Exploring Data Visualization

My Journey

I went through a bit of a journey while exploring different data visualization techniques. First, I attempted to create a bar chart race, as it seemed logical to me because a qualitative variable was changing over time. I tried working on it for a while; however, I had some trouble making my data cumulative. From there, I created a line graph, separating each name to have its own graph. However, I felt that I could have done better. I finally made a packed circles hierarchy chart, which I felt was a much more successful data visualization.

Line Graphs

In my first graph, I attempted to visualize the general trends in the most popular names in New Zealand. Each individual graph is that of a specific name, the x-axis is years, and the y-axis is the count of names. Although there are better methods to analyze trends in names in New Zealand over a specific period, I still believe that this graph has potential. This graph is very effective in showing which names briefly appeared in the top 10 (one dot) and which names were consistently in the top 10. It is also is effective in showing general trends of whether names become more or less popular. Even though I think this graph is slightly overwhelming, I still changed certain features to improve clarity. I removed the x-axis, as it just seemed to clutter the graph. I added the dates, 2001-2010 as a subtitle. I changed the coloring to make the lines specifically stand out. I had to switch the axis around.

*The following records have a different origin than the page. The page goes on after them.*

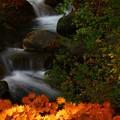 写真: 湯川渓谷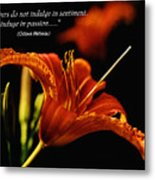 Single Tiger Lily Poster Metal Print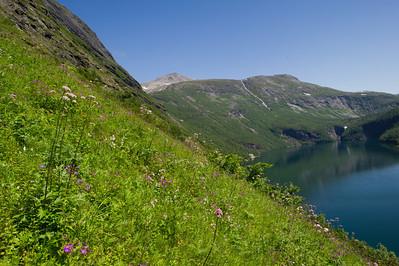 tafjord feltarbeid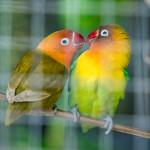 Bali birds
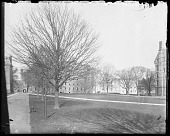 view [Princeton University]: west campus at Princeton, with Blair Arch and Blair Hall dormitory in the background. digital asset: [Princeton University] [glass negative]: west campus at Princeton, with Blair Arch and Blair Hall dormitory in the background.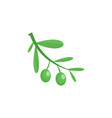 branch of olives icon flat style vector image vector image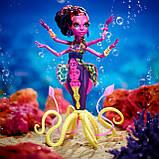 Кала Мерри Большой Скарьерный Риф, фото 2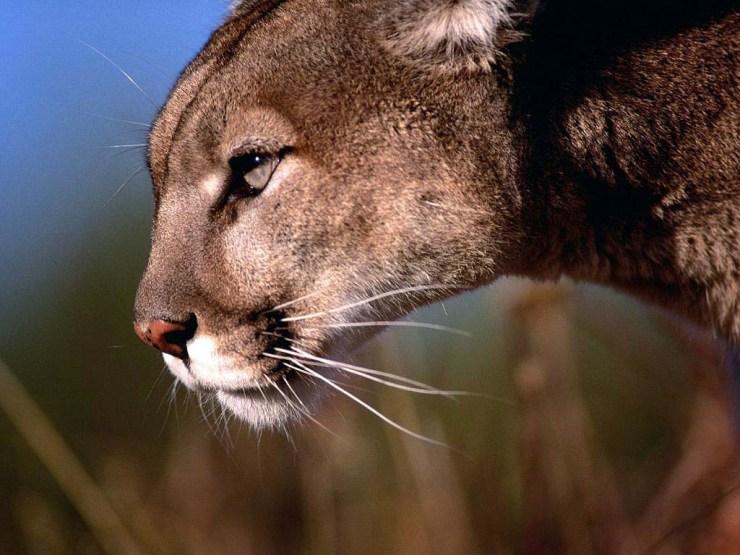 cougar meditating tiger wallpaper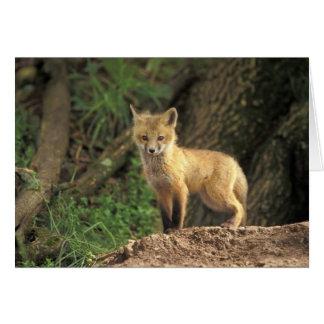 Roter Fox-Welpe vor Höhle (Vulpes Vulpes) Karte
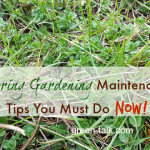 Spring Gardening Maintenance Tips
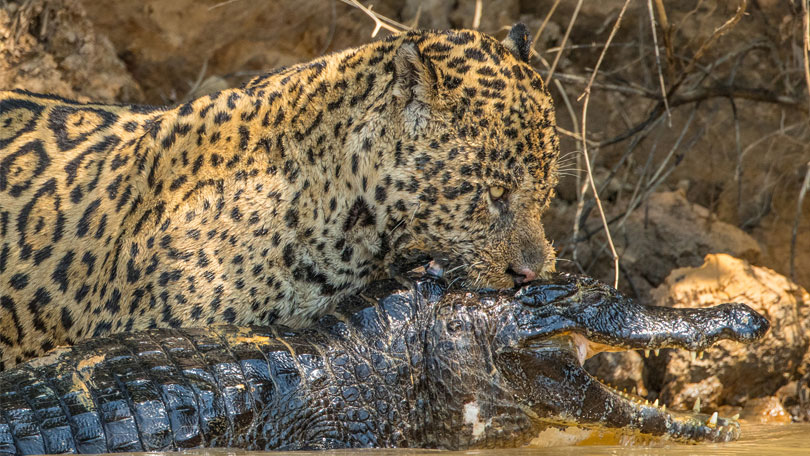 jaguar vs crocs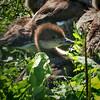 Merganser chick (Mergus merganser)
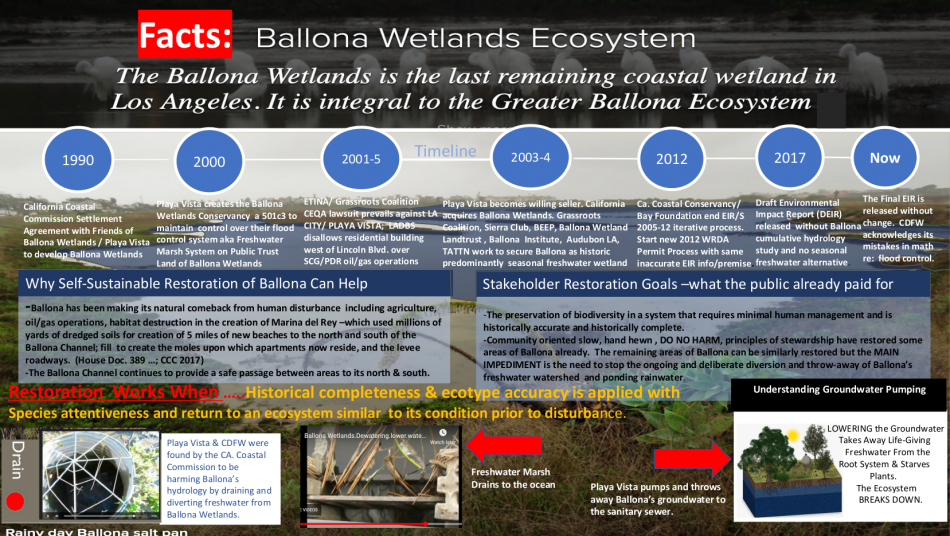Ballona.Wetlands.Ecosystem.Timeline.1990.to_.2020.and_.Restoration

Packed Circles Hierarchy Chart

Using this hierarchy chart, I have chosen to visualize the cumulatively most popular names in New Zealand from 2001 to 2010. The names are separated into circles by gender, and within those circles, there are smaller circles with the specific names. The size of these smaller circles corresponds to the number of names. I believe this graph is appropriate because of its simplicity. It makes the “story” of the most popular names in New Zealand abundantly clear; the biggest circles, which are also centrally located, are the most popular names. The information is very accessible. As for improving clarity, the most important change I made was the colors for the circles, blue for male and pink for female. I added the counts to the bubbles to help put into perspective the bubble size, and I changed the text size hopefully be easier on the eyes.

Reflection

I found data visualization extremely rewarding. It is fascinating how much can be done with just one set of data. As discussed in the lecture, there are so many stories to find throughout the data, and by visualizing the data in a certain way, a certain story stands out. It reminds me of a prior conversation from class, that data collection and visualization is inherently argumentative. In choosing a method to show data, we are providing an argument. In my mind, data visualization for digital humanities seems like the equivalent of a thesis statement in a traditional humanities paper. By making a visualization a certain way, we are taking a stance. I think this is a great way for digital humanities students to express research conclusions in a nuanced manner. In my visualizations specifically, I could be writing an essay for a humanities class about the history of names in New Zealand. Creating a graph for this essay creates the “digital humanities” aspect, especially because the charts are interactive. In thinking about the acronym CAPS that we learned, I especially thought about contrast and simplicity throughout my process. In my circle heirarchy chart, the coloring was able to provide contrast. The circle sizes also provided a type of contrast. Furthermore, my second chart is a lot simpler than my first one, and therefore I believe it does a better job at relaying information.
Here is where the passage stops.